Dialogo tra i due sul senso della memoria e sul confronto con il passato

«Sarebbe stato meglio se tutta la mia vita fosse andata diversamente… Tutti hanno problemi ma non hanno il pesante fardello che ho dovuto portare per tutta la vita». È la voce di Roman Polanski che accoglie lo spettatore mentre sta tornando insieme al fotografo Ryszard Horowitz a Cracovia, più o meno cinquant’anni dopo averla abbandonata. Si considerano entrambi «cracoviani» doc (anche se Polanski era nato a Parigi ma quando aveva tre anni, nel 1936, l’antisemitismo crescente in Francia aveva spinto i genitori a rientrare nella città natale del padre) e per questo hanno accettato la proposta di due documentaristi polacchi, Mateusz Kudla e Anna Kokoszka-Romer, di tornare nella città dove avevano vissuto da adolescenti. Una città che li aveva visti fare i conti con l’invasione nazista e quello che aveva comportato. Il risultato è «Hometown – La strada dei ricordi», un film che va molto al di là del documentario che voleva essere, per diventare una riflessione sul senso della memoria e sul confronto con il proprio passato.

Lo dice subito Horowitz, di sei anni più giovane di Polanski (è nato nel 1939), quando ammette che nonostante gli anni passati lontano — da tempo vive a New York — si accorge tornando in quei luoghi che «tutto è fissato nella memoria» perché, come ribadisce Polanski, «ogni pietra ricorda qualcosa». Così seguiamo i due amici aggirarsi per le strade, riconoscere case e piazze, ritrovare il cinema dove andavano da bambini («Quante volte abbiamo visto “Biancaneve”?») ma accorgersi anche che quel percorso non è innocente o indolore e che la memoria, specie quella di avvenimenti dolorosi, fatica a trovare una strada per esprimersi a parole.

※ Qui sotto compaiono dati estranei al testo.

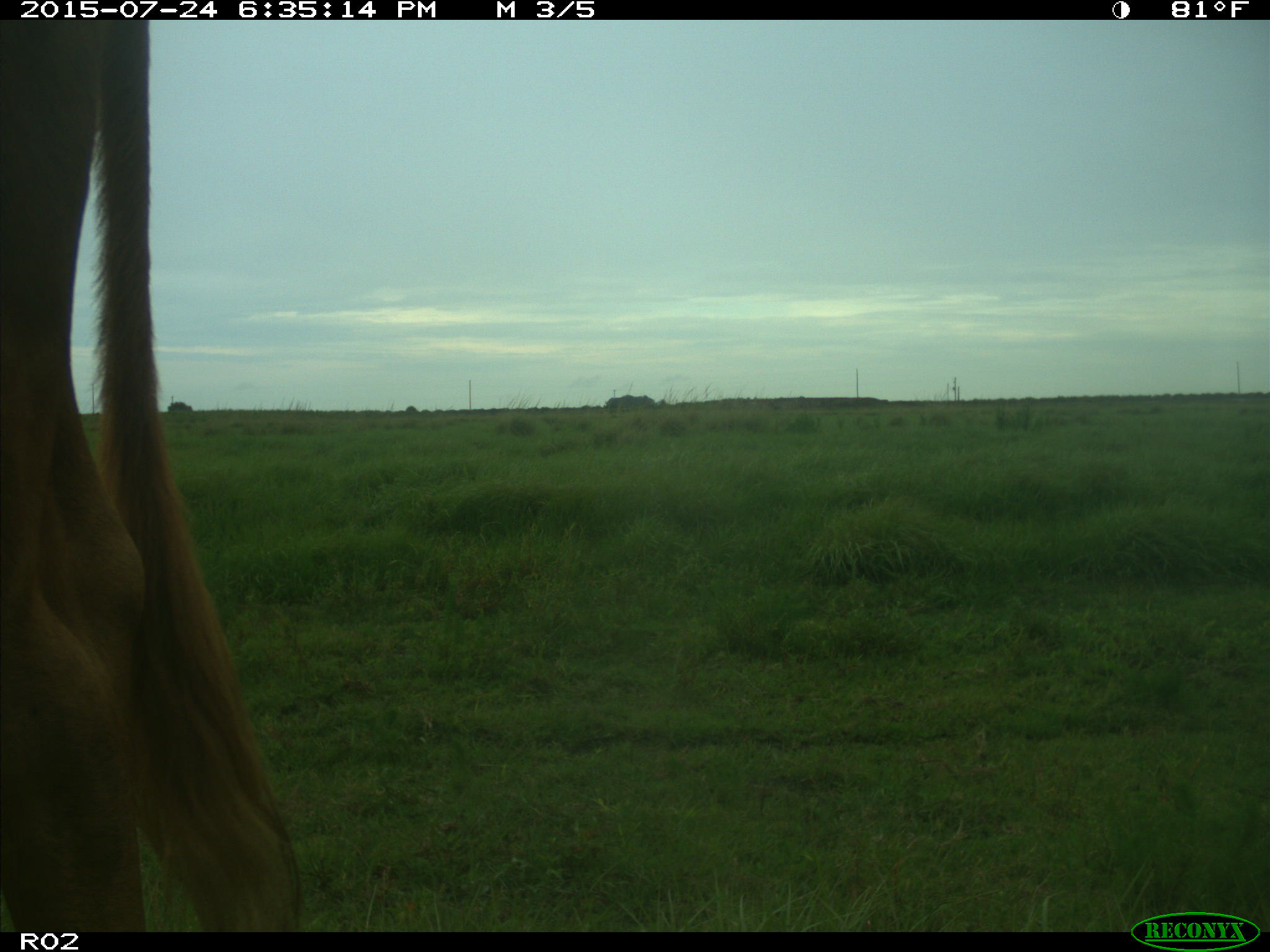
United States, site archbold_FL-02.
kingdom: Animalia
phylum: Chordata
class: Mammalia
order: Artiodactyla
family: Bovidae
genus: Bos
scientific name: Bos taurus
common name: domestic cow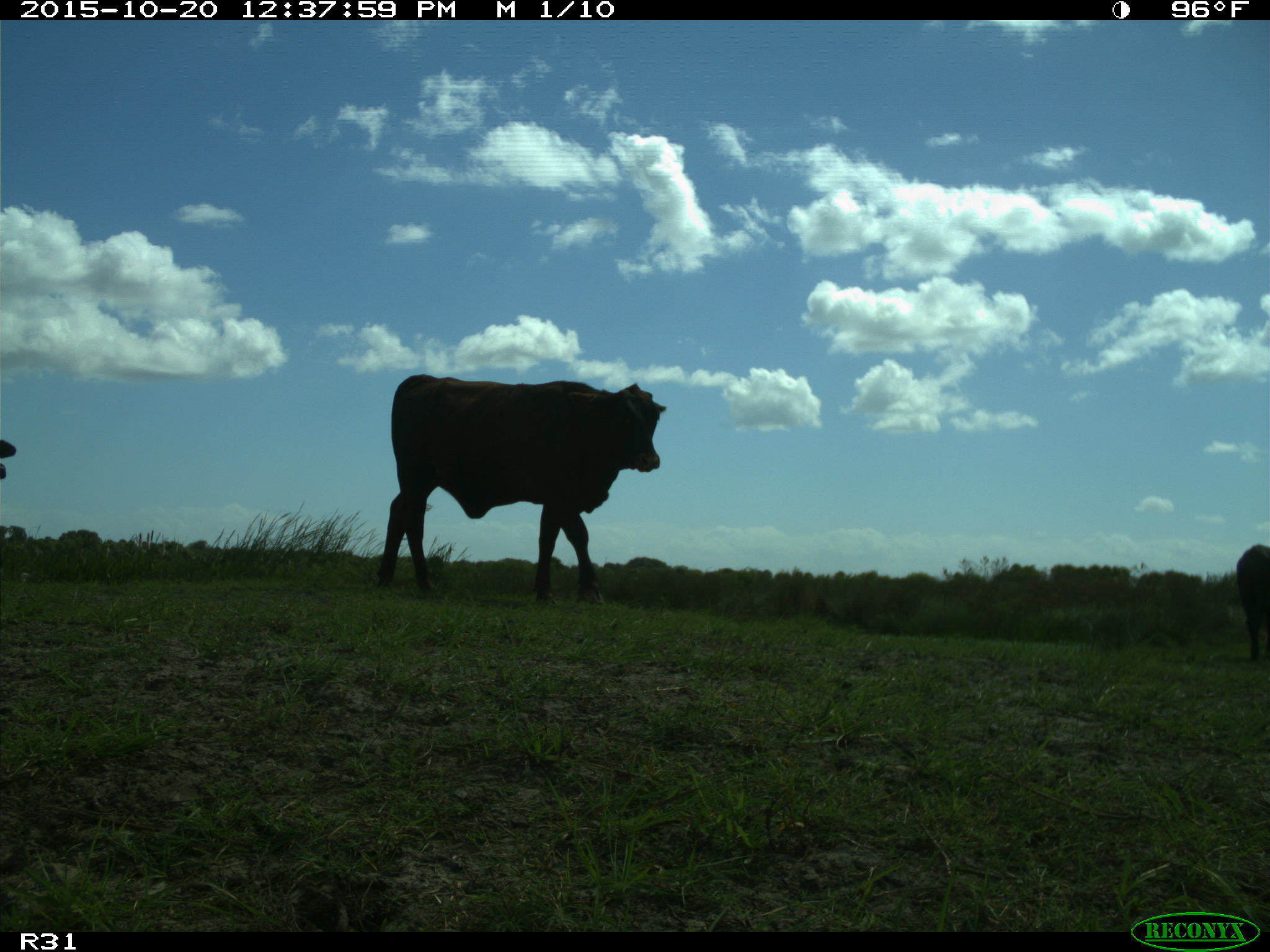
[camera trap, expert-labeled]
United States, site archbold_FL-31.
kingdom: Animalia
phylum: Chordata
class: Mammalia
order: Artiodactyla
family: Bovidae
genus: Bos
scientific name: Bos taurus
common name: domestic cow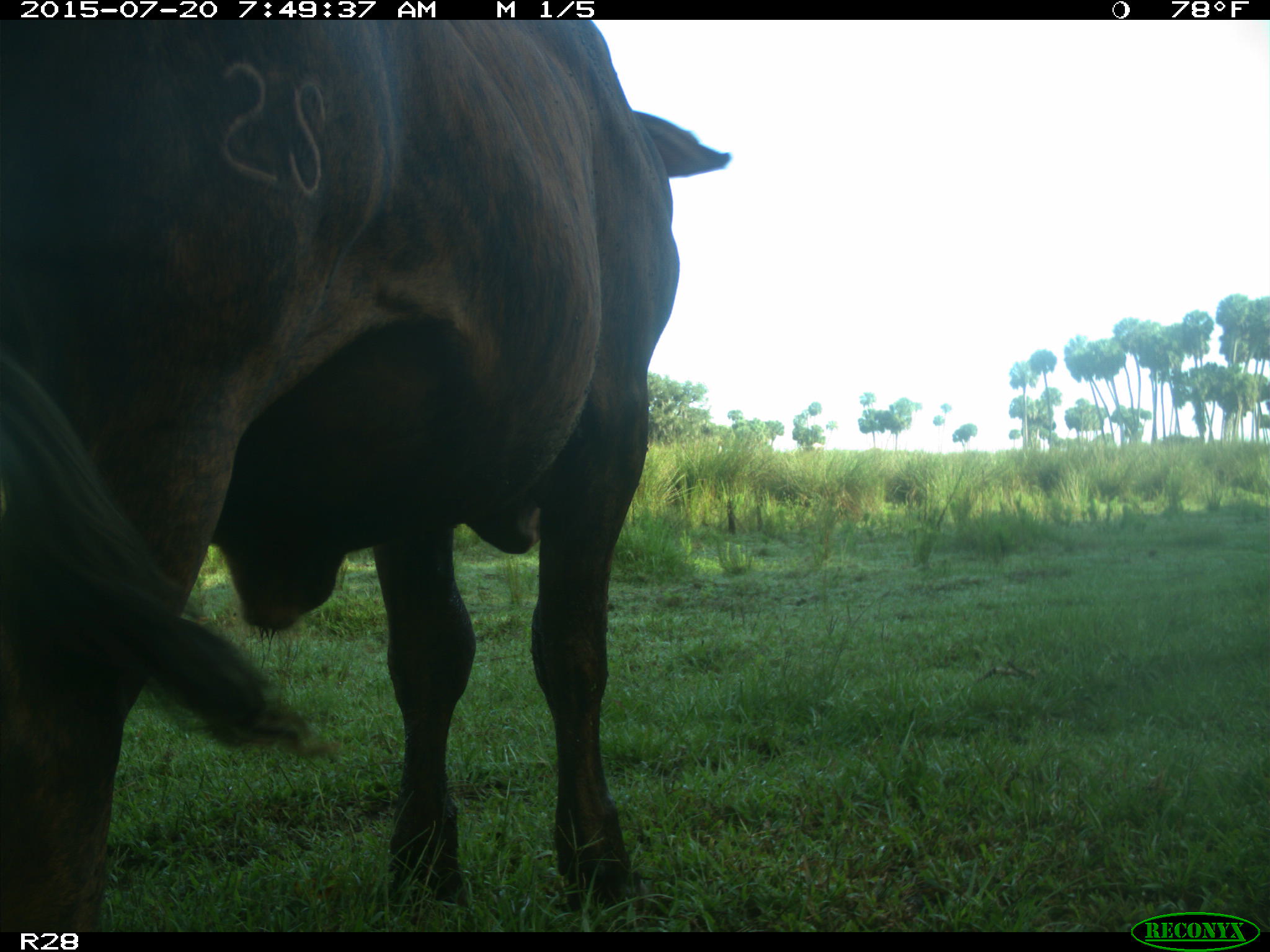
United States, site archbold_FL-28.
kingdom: Animalia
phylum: Chordata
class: Mammalia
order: Artiodactyla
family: Bovidae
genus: Bos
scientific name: Bos taurus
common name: domestic cow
Bos taurus (domestic cow).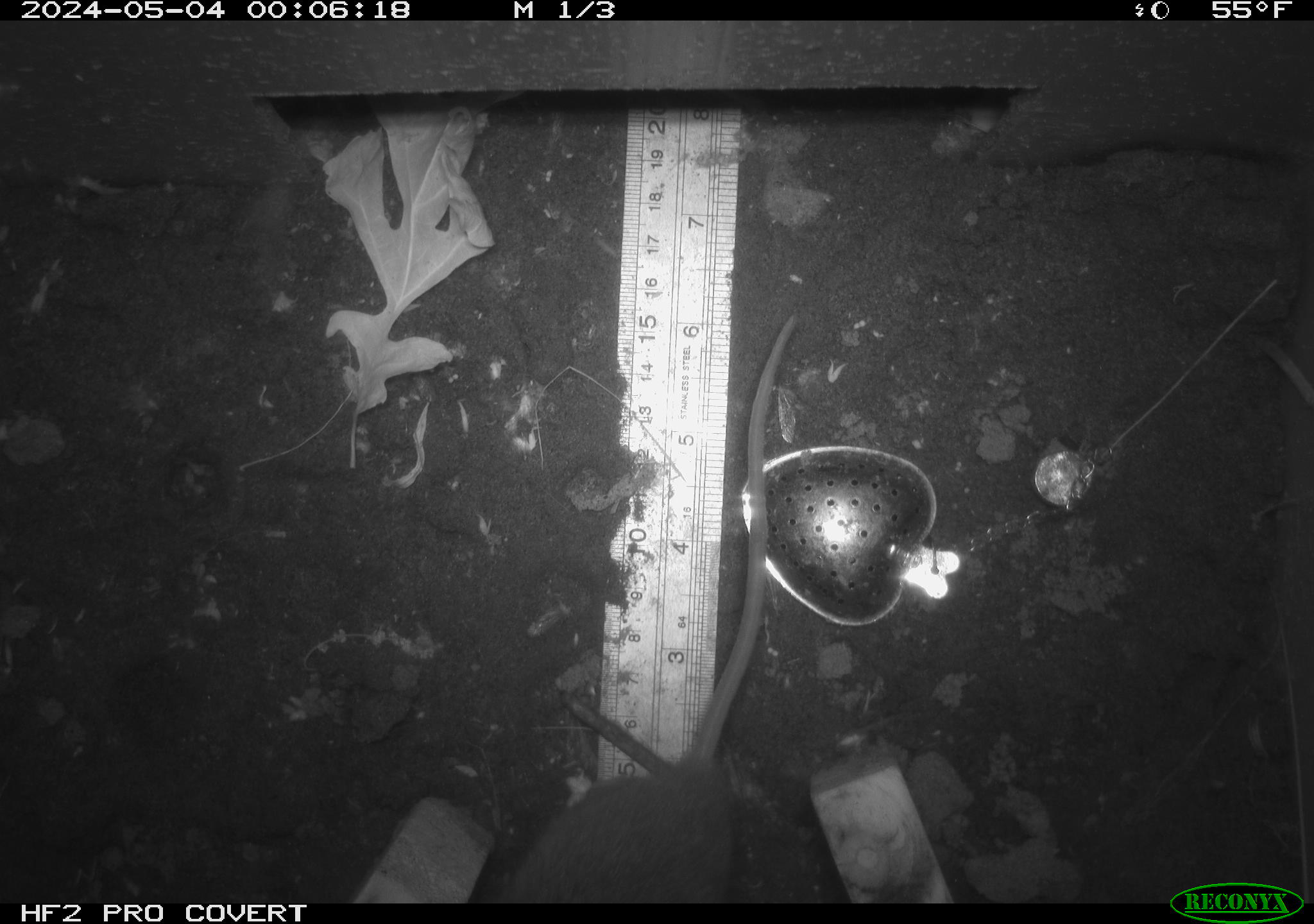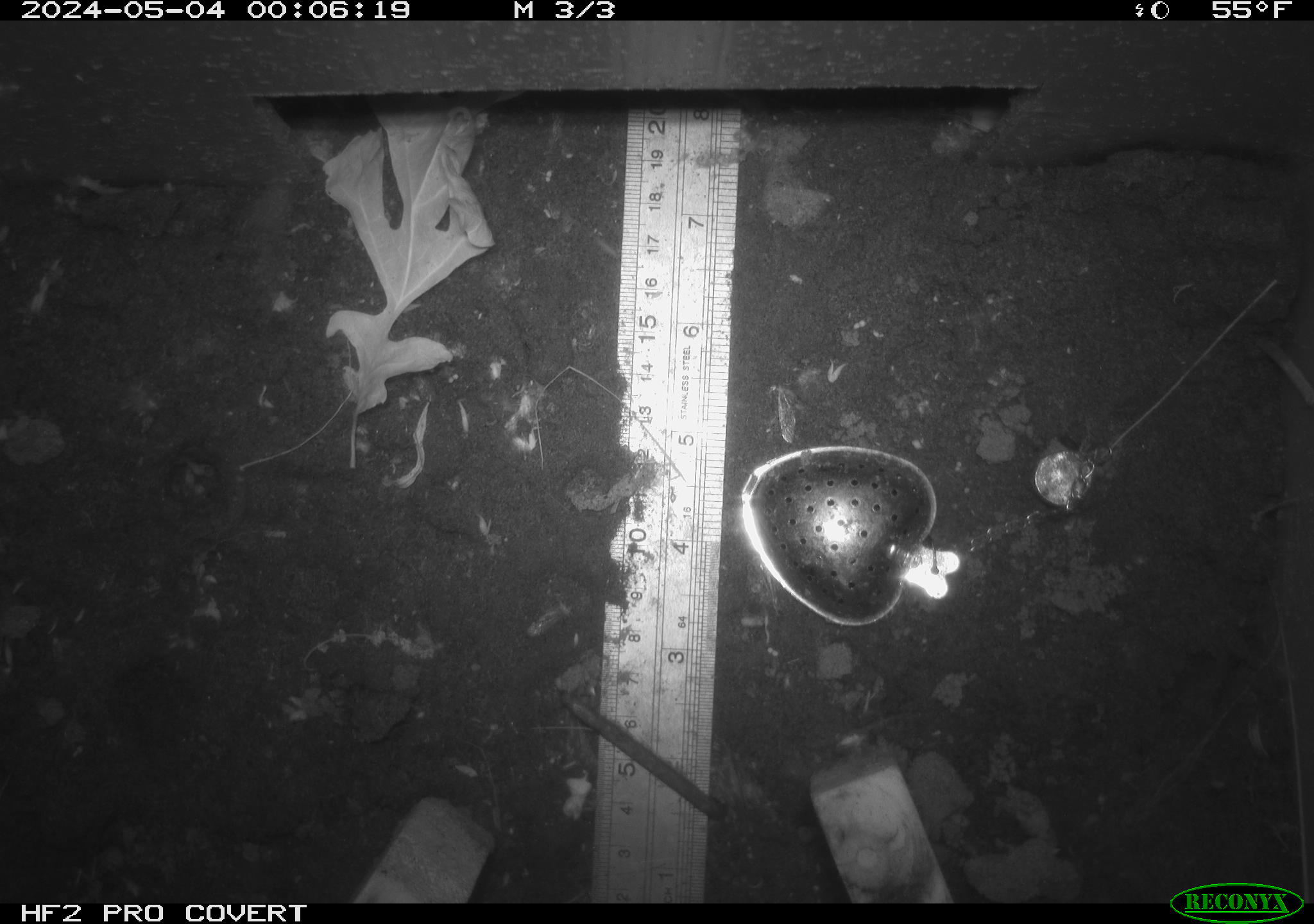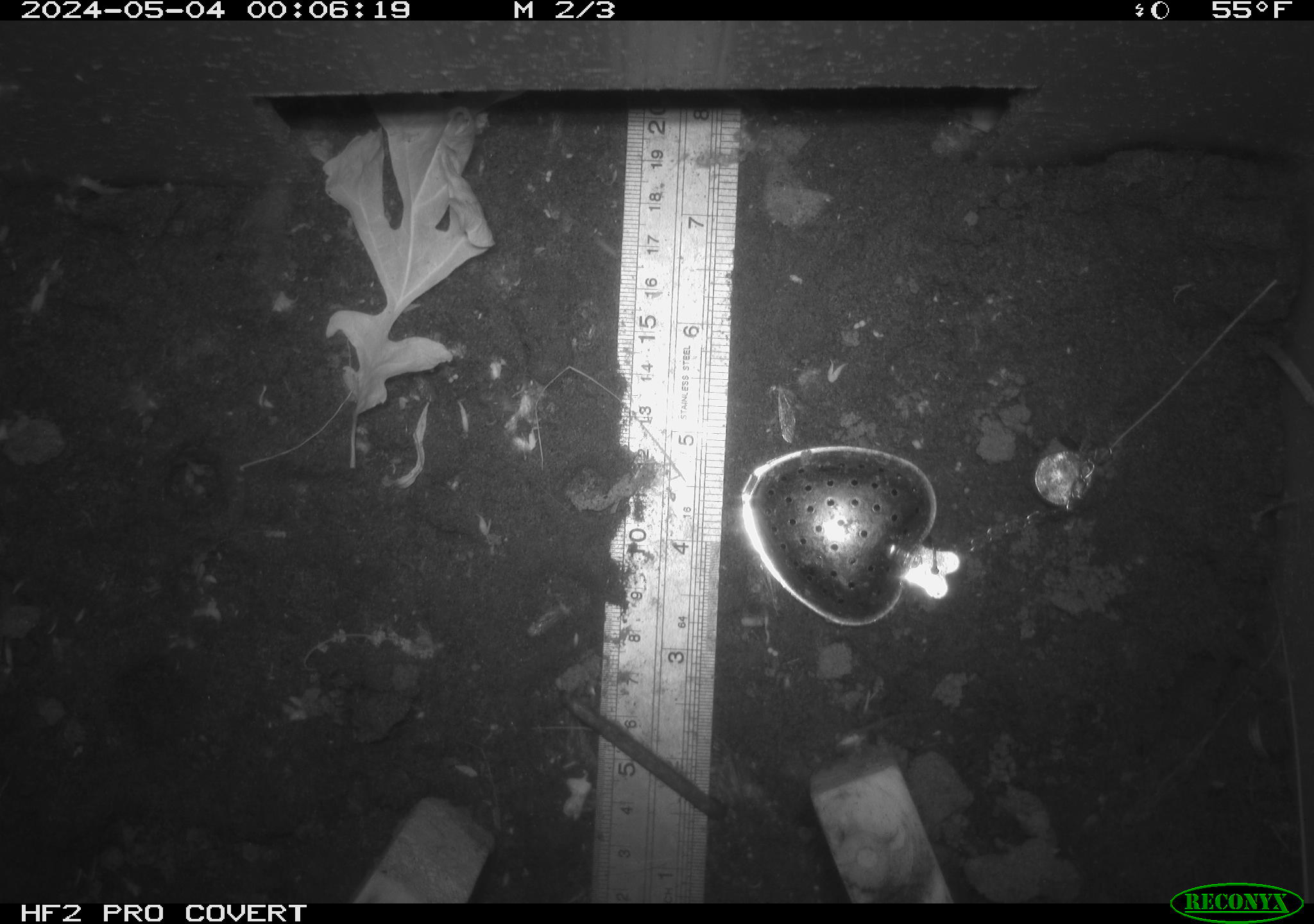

Polanski prima sembra volersi nascondere dietro la difficoltà di dare una forma razionale al dolore («è difficile raccontarlo, bisogna averlo vissuto») poi, quando inizia a ripercorrere gli avvenimenti che videro i suoi genitori deportati — la madre ad Auschwitz, da cui non tornò, il padre a Mauthausen, dove invece riuscì a sopravvivere — ammette che i ricordi possono essere terribili: «non li voglio cancellare» ma devono «restare nella memoria così come sono perché non li voglio deformare». E a Horowitz che gli fa notare come i ricordi belli si stampano nella mente mentre quelli brutti finiscono per essere come sfocati, risponde che «è per questo che non voglio fare un film su quel periodo a Cracovia: sono ricordi importanti per me e questa visita li sta un po’ offuscando, ma sarebbe peggio se facessi un film, se dovessi rifare tutto artificialmente: non rimarrebbe più nulla nella mia memoria».

Ecco che allora il film non è solo l’occasione per ripercorrere con questi due artisti gli anni bui dell’occupazione nazista di Cracovia, con la costruzione del muro che delimitava il ghetto e i continui rastrellamenti, ma anche riflettere sul peso e il valore che la memoria può avere. Da una parte c’è la sconsolata reazione di Horowitz, la cui famiglia e lui stesso seienne sopravvissero ad Auschwitz perché i genitori erano stati operai di Schindler che li protesse dalle camere a gas: «Le persone non imparano niente dalla Storia, non traggono nessuna lezione» dice.

Dall’altra c’è il comportamento opposto di Polanski che cerca nell’ironia e forse anche un po’ nel cinismo la forza per fare i conti col suo passato: quando racconta il funerale del padre, con tutti gli inconvenienti a cui dovette far fronte a cominciare dai becchini completamente ubriachi delle onoranze Bongo (questo l’inspiegabile nome di chi organizzava le sepolture), solo la risata sembra capace di esorcizzare un ricordo che dovrebbe invece scatenare le lacrime. E con la stessa leggerezza un po’ incosciente di chi sa che non può abbandonarsi al dolore dei ricordi, lo vediamo ritrovare il nipote della donna che lo nascose in campagna quando i genitori erano stati deportati. Un atteggiamento apparentemente superficiale ma invece profondamente umano, di chi ha molto sofferto («siamo prodotti del passato» dice Horowitz) e però non vuole smettere di aver fiducia nella vita.